[Opening RECORDS PROVIDED section]

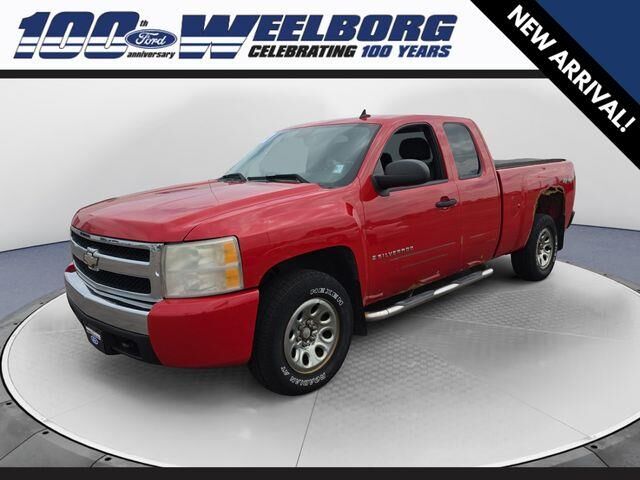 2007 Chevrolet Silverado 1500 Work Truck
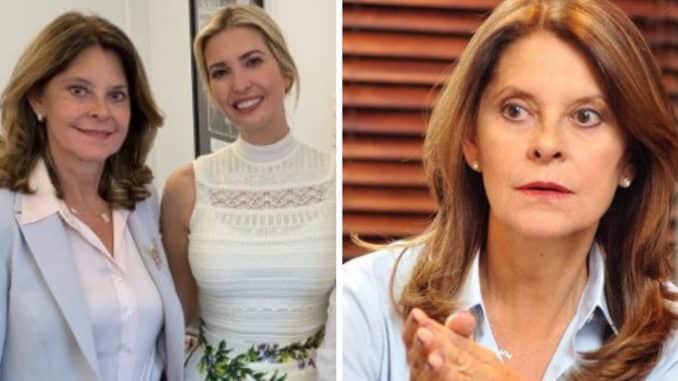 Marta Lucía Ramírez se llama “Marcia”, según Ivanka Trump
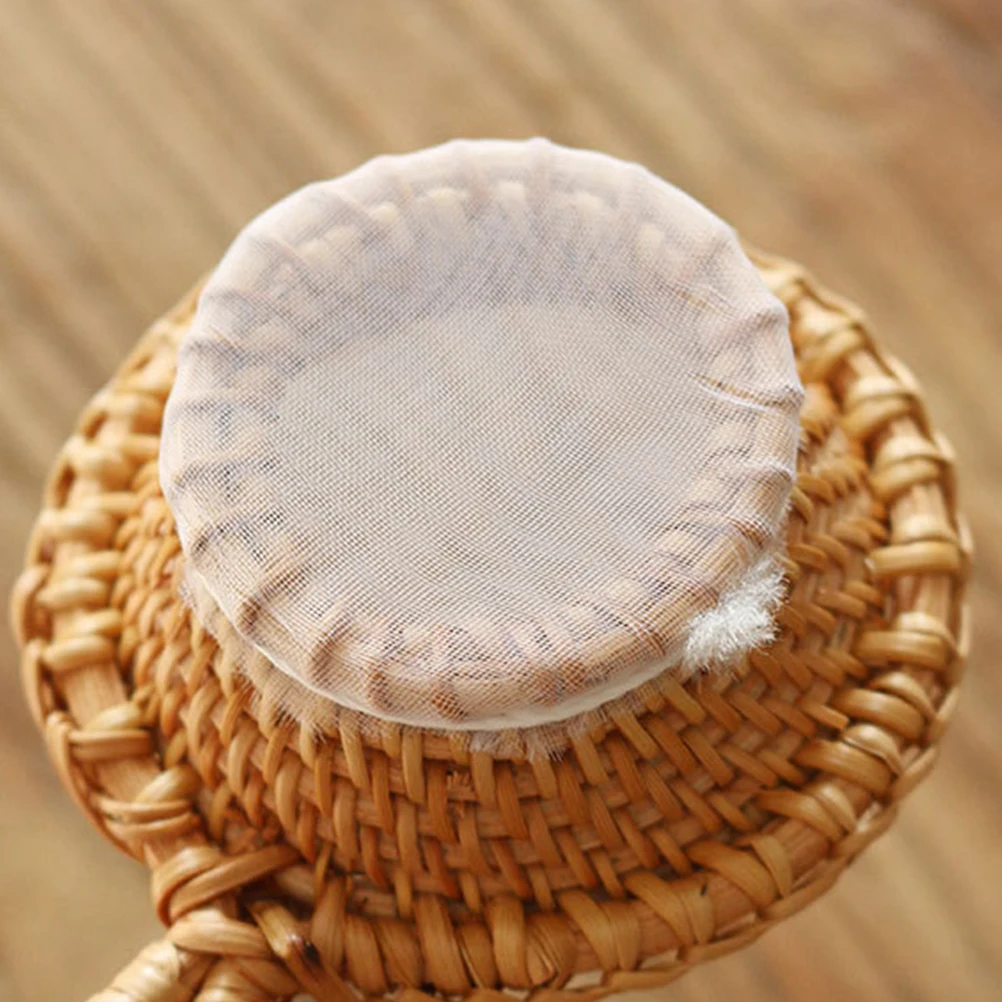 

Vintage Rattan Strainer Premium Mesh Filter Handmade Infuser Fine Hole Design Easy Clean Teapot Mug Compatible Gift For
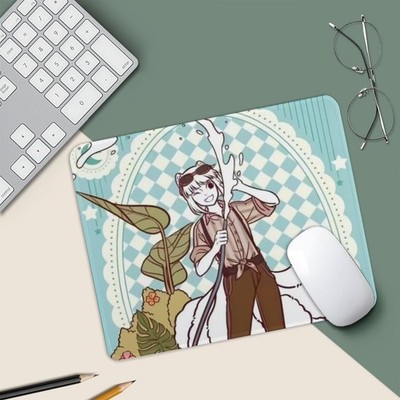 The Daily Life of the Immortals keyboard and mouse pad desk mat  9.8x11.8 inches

[Closing RECORDS PROVIDED section]
[Opening RECORDS PROVIDED section]

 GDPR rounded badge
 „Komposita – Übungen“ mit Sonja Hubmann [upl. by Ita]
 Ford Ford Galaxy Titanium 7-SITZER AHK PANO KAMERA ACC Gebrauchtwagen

[Closing RECORDS PROVIDED section]

• ABOUT THIS EXERCISE: From the line that has "[upl. by Ita]" through the line that has "Ford Ford Galaxy", copy every line exactly as it appears above, and leave out all others.

• EXERCISE OUTPUT:
 „Komposita – Übungen“ mit Sonja Hubmann [upl. by Ita]
 Ford Ford Galaxy Titanium 7-SITZER AHK PANO KAMERA ACC Gebrauchtwagen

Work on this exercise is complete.